[START Rows]
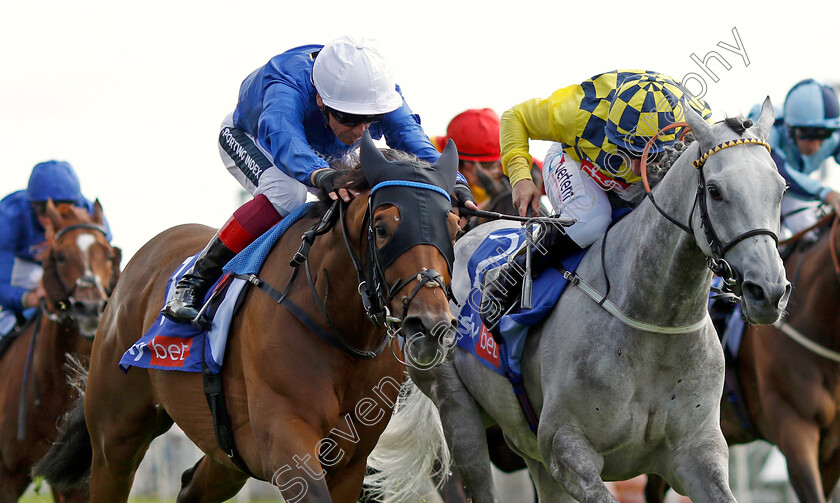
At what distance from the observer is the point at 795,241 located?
701 cm

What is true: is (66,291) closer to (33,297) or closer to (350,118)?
(33,297)

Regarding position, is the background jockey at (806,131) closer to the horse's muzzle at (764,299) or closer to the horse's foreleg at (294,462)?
the horse's muzzle at (764,299)

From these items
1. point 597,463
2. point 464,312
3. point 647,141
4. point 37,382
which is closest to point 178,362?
point 464,312

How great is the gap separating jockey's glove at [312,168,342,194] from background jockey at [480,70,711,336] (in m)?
1.17

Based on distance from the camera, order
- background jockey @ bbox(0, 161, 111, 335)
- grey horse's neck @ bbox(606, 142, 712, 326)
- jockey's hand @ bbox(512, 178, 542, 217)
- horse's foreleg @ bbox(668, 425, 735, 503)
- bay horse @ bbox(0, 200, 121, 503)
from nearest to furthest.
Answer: horse's foreleg @ bbox(668, 425, 735, 503) → grey horse's neck @ bbox(606, 142, 712, 326) → jockey's hand @ bbox(512, 178, 542, 217) → bay horse @ bbox(0, 200, 121, 503) → background jockey @ bbox(0, 161, 111, 335)

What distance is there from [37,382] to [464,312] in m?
3.69

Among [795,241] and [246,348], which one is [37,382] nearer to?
[246,348]

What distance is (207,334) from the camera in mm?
4645

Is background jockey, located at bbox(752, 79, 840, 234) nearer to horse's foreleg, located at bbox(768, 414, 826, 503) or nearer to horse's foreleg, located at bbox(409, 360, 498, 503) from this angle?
horse's foreleg, located at bbox(768, 414, 826, 503)

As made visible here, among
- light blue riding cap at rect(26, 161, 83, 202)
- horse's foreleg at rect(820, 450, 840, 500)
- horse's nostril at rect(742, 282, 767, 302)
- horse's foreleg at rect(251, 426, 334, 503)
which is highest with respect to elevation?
horse's nostril at rect(742, 282, 767, 302)

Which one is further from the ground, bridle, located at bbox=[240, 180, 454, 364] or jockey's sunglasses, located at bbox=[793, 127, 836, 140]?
bridle, located at bbox=[240, 180, 454, 364]

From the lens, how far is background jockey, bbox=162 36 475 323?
4.43 m

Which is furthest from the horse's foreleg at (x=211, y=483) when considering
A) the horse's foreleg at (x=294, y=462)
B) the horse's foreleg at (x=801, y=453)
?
the horse's foreleg at (x=801, y=453)

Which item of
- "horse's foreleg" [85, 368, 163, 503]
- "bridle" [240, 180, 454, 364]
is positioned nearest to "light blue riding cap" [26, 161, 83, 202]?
"horse's foreleg" [85, 368, 163, 503]
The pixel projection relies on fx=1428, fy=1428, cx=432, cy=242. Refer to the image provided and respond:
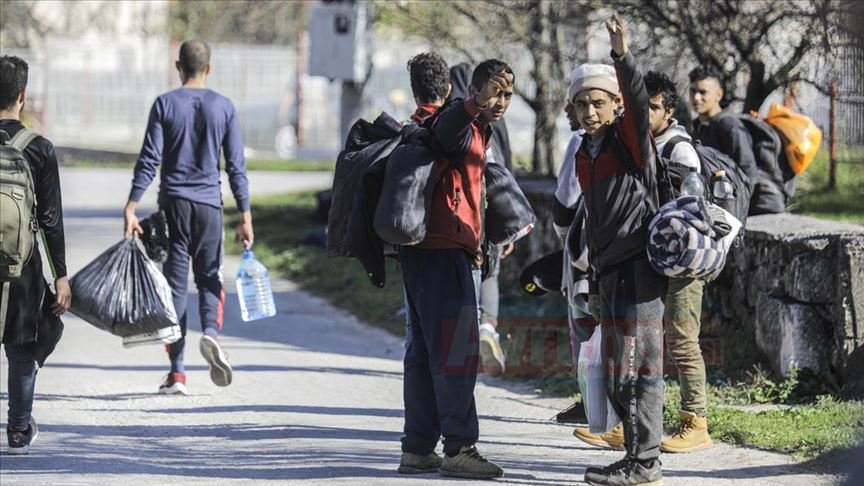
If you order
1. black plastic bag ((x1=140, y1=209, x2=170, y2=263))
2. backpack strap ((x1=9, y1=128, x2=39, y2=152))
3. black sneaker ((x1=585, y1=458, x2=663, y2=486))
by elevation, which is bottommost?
black sneaker ((x1=585, y1=458, x2=663, y2=486))

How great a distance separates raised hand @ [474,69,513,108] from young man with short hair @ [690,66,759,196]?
7.52ft

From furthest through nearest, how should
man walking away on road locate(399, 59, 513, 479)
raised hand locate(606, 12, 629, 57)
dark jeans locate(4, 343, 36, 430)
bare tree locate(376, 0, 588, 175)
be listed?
bare tree locate(376, 0, 588, 175) → dark jeans locate(4, 343, 36, 430) → man walking away on road locate(399, 59, 513, 479) → raised hand locate(606, 12, 629, 57)

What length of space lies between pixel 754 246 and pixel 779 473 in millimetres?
2226

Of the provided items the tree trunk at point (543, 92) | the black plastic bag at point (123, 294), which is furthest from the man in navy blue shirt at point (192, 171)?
the tree trunk at point (543, 92)

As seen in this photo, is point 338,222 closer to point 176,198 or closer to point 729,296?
point 176,198

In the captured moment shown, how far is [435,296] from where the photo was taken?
19.5 feet

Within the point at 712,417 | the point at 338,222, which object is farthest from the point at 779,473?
the point at 338,222

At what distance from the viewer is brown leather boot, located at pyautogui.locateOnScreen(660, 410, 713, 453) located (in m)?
6.48

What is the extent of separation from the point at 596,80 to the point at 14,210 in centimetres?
253

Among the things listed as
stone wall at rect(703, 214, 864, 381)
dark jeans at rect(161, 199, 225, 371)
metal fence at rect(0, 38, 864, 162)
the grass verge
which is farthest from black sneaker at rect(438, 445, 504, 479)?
metal fence at rect(0, 38, 864, 162)

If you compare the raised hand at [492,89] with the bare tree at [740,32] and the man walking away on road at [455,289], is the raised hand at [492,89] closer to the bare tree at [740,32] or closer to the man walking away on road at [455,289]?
the man walking away on road at [455,289]

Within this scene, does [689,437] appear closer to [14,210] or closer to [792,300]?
[792,300]

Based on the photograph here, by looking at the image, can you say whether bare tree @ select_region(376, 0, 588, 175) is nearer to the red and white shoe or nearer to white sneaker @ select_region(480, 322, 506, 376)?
white sneaker @ select_region(480, 322, 506, 376)

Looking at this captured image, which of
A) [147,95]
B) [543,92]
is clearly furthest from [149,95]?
[543,92]
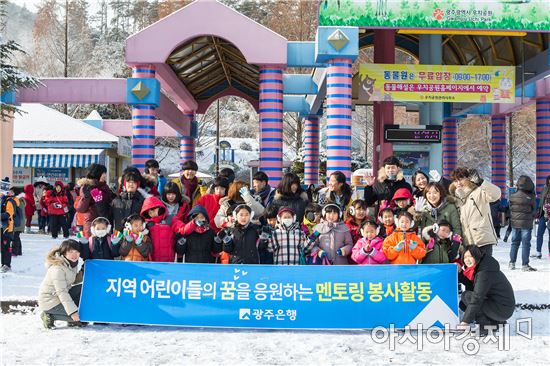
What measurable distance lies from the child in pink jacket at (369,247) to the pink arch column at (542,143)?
1652cm

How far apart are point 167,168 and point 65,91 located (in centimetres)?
2887

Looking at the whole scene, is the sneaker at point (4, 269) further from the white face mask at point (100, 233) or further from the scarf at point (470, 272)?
the scarf at point (470, 272)

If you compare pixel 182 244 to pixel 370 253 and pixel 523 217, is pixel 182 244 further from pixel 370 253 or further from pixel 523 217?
pixel 523 217

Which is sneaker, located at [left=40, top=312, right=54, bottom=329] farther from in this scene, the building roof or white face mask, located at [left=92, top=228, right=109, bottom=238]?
the building roof

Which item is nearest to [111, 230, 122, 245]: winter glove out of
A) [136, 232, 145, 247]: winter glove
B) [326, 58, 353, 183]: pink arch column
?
[136, 232, 145, 247]: winter glove

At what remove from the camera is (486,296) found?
5863mm

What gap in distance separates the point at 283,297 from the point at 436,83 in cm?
1191

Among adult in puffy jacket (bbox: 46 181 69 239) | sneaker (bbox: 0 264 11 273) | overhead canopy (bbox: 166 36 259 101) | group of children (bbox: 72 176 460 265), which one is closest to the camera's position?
group of children (bbox: 72 176 460 265)

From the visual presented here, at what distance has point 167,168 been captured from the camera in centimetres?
4559

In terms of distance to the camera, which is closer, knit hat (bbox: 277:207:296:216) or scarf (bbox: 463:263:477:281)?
scarf (bbox: 463:263:477:281)

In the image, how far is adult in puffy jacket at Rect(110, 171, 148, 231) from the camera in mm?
6926

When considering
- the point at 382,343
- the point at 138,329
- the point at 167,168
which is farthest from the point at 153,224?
the point at 167,168

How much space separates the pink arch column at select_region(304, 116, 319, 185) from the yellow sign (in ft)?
28.0

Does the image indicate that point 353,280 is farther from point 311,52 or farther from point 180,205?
point 311,52
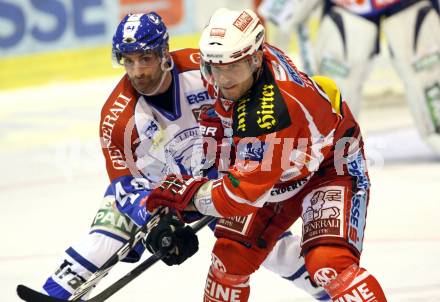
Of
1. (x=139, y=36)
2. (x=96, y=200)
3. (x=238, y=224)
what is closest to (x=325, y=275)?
(x=238, y=224)

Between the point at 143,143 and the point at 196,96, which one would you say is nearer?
the point at 143,143

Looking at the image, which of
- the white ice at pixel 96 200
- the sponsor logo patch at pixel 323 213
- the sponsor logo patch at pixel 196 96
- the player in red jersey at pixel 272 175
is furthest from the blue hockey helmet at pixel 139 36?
the white ice at pixel 96 200

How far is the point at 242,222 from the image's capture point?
4.09 metres

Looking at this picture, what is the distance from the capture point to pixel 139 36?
4.30 metres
[END Rows]
- **Do this**
Could you repeat all of the lines above word for word, leaving out the pictures?

- **Result of the task**
At what distance from the observer is the point at 795,241 located?
701 cm

What is true: is (66,291) closer to (33,297) or closer to (350,118)?
(33,297)

Regarding position, is the background jockey at (806,131) closer to the horse's muzzle at (764,299) or closer to the horse's foreleg at (294,462)?
the horse's muzzle at (764,299)

From these items
1. point 597,463
2. point 464,312
3. point 647,141
4. point 37,382
which is closest to point 178,362?
point 464,312

How great is the gap separating jockey's glove at [312,168,342,194] from background jockey at [480,70,711,336] (in m)?
1.17

Based on distance from the camera, order
- background jockey @ bbox(0, 161, 111, 335)
- grey horse's neck @ bbox(606, 142, 712, 326)
- jockey's hand @ bbox(512, 178, 542, 217)
- horse's foreleg @ bbox(668, 425, 735, 503)
- bay horse @ bbox(0, 200, 121, 503)
from nearest to furthest.
Answer: horse's foreleg @ bbox(668, 425, 735, 503) → grey horse's neck @ bbox(606, 142, 712, 326) → jockey's hand @ bbox(512, 178, 542, 217) → bay horse @ bbox(0, 200, 121, 503) → background jockey @ bbox(0, 161, 111, 335)

What distance is there from [37,382] to [464,312] in m?
3.69

Among [795,241] and [246,348], which one is [37,382] nearer to?
[246,348]

What distance is (207,334) from the camera in mm?
4645

Is background jockey, located at bbox(752, 79, 840, 234) nearer to horse's foreleg, located at bbox(768, 414, 826, 503) or nearer to horse's foreleg, located at bbox(409, 360, 498, 503) from this angle?
horse's foreleg, located at bbox(768, 414, 826, 503)

As made visible here, among
- light blue riding cap at rect(26, 161, 83, 202)
- horse's foreleg at rect(820, 450, 840, 500)
- horse's nostril at rect(742, 282, 767, 302)
- horse's foreleg at rect(251, 426, 334, 503)
which is highest with respect to elevation?
horse's nostril at rect(742, 282, 767, 302)

Which one is further from the ground, bridle, located at bbox=[240, 180, 454, 364] or jockey's sunglasses, located at bbox=[793, 127, 836, 140]?
bridle, located at bbox=[240, 180, 454, 364]

From the lens, how far is background jockey, bbox=162 36 475 323?
4.43 m

Which is furthest from the horse's foreleg at (x=211, y=483) when considering
A) the horse's foreleg at (x=294, y=462)
B) the horse's foreleg at (x=801, y=453)
?
the horse's foreleg at (x=801, y=453)

Which item of
- "horse's foreleg" [85, 368, 163, 503]
- "bridle" [240, 180, 454, 364]
is positioned nearest to "light blue riding cap" [26, 161, 83, 202]?
"horse's foreleg" [85, 368, 163, 503]
The pixel projection relies on fx=1428, fy=1428, cx=432, cy=242. Refer to the image provided and respond:
If you order
1. black plastic bag ((x1=140, y1=209, x2=170, y2=263))
2. backpack strap ((x1=9, y1=128, x2=39, y2=152))
3. black sneaker ((x1=585, y1=458, x2=663, y2=486))
by elevation, which is bottommost?
black sneaker ((x1=585, y1=458, x2=663, y2=486))

How great a distance separates raised hand @ [474,69,513,108] from young man with short hair @ [690,66,759,196]?
7.52ft

From furthest through nearest, how should
man walking away on road locate(399, 59, 513, 479)
raised hand locate(606, 12, 629, 57)
dark jeans locate(4, 343, 36, 430)
bare tree locate(376, 0, 588, 175)
be listed?
bare tree locate(376, 0, 588, 175) → dark jeans locate(4, 343, 36, 430) → man walking away on road locate(399, 59, 513, 479) → raised hand locate(606, 12, 629, 57)

What length of space lies between pixel 754 246 and pixel 779 473 in millimetres?
2226

Of the provided items the tree trunk at point (543, 92) | the black plastic bag at point (123, 294), which is furthest from the man in navy blue shirt at point (192, 171)?
the tree trunk at point (543, 92)

As seen in this photo, is point 338,222 closer to point 176,198 or closer to point 729,296?
point 176,198

In the captured moment shown, how far is [435,296] from where the photo was taken?
19.5 feet

Within the point at 712,417 | the point at 338,222, which object is farthest from the point at 779,473?
the point at 338,222

At what distance from the viewer is brown leather boot, located at pyautogui.locateOnScreen(660, 410, 713, 453) located (in m)?
6.48

What is the extent of separation from the point at 596,80 to the point at 14,210 in centimetres?
253

Among the things listed as
stone wall at rect(703, 214, 864, 381)
dark jeans at rect(161, 199, 225, 371)
metal fence at rect(0, 38, 864, 162)
the grass verge
which is farthest from black sneaker at rect(438, 445, 504, 479)?
metal fence at rect(0, 38, 864, 162)

If you compare the raised hand at [492,89] with the bare tree at [740,32] and the man walking away on road at [455,289], is the raised hand at [492,89] closer to the bare tree at [740,32] or closer to the man walking away on road at [455,289]?
the man walking away on road at [455,289]

Within this scene, does [689,437] appear closer to [14,210] or closer to [792,300]?
[792,300]

Based on the photograph here, by looking at the image, can you say whether bare tree @ select_region(376, 0, 588, 175) is nearer to the red and white shoe or nearer to white sneaker @ select_region(480, 322, 506, 376)?
white sneaker @ select_region(480, 322, 506, 376)

Looking at this captured image, which of
A) [147,95]
B) [543,92]
is clearly furthest from [149,95]?
[543,92]
What measurable distance lies from the child in pink jacket at (369,247) to the pink arch column at (542,143)?
1652cm

How far apart are point 167,168 and point 65,91 located (in centimetres)?
2887

Looking at the whole scene, is the sneaker at point (4, 269) further from the white face mask at point (100, 233) or further from the scarf at point (470, 272)?
the scarf at point (470, 272)

If you compare pixel 182 244 to pixel 370 253 and pixel 523 217, is pixel 182 244 further from pixel 370 253 or further from pixel 523 217?
pixel 523 217

Which is sneaker, located at [left=40, top=312, right=54, bottom=329] farther from in this scene, the building roof or white face mask, located at [left=92, top=228, right=109, bottom=238]?
the building roof

Which item is nearest to [111, 230, 122, 245]: winter glove out of
A) [136, 232, 145, 247]: winter glove
B) [326, 58, 353, 183]: pink arch column
?
[136, 232, 145, 247]: winter glove

At what remove from the camera is (486,296) found?
5863mm

What gap in distance separates the point at 283,297 from the point at 436,83 in cm?
1191

Among adult in puffy jacket (bbox: 46 181 69 239) | sneaker (bbox: 0 264 11 273) | overhead canopy (bbox: 166 36 259 101) | group of children (bbox: 72 176 460 265), which one is closest to the camera's position?
group of children (bbox: 72 176 460 265)

From the visual presented here, at what distance has point 167,168 been captured from the camera in centimetres?
4559

In terms of distance to the camera, which is closer, knit hat (bbox: 277:207:296:216) or scarf (bbox: 463:263:477:281)?
scarf (bbox: 463:263:477:281)

In the image, how far is adult in puffy jacket at Rect(110, 171, 148, 231) from the camera in mm?
6926

When considering
- the point at 382,343
- the point at 138,329
- the point at 167,168
which is farthest from the point at 153,224?
the point at 167,168

How much space separates the pink arch column at select_region(304, 116, 319, 185) from the yellow sign (in ft)?
28.0

Does the image indicate that point 353,280 is farther from point 311,52 or farther from point 180,205?
point 311,52
Of
1. (x=139, y=36)
2. (x=96, y=200)
3. (x=238, y=224)
what is closest to (x=325, y=275)?
(x=238, y=224)

Between the point at 143,143 and the point at 196,96, which one would you say is nearer?
the point at 143,143

Looking at the image, which of
- the white ice at pixel 96 200
- the sponsor logo patch at pixel 323 213
- the sponsor logo patch at pixel 196 96
- the player in red jersey at pixel 272 175
is furthest from the blue hockey helmet at pixel 139 36?
the white ice at pixel 96 200

How far is the point at 242,222 from the image's capture point?
4.09 metres

Looking at this picture, what is the distance from the capture point to pixel 139 36?
4.30 metres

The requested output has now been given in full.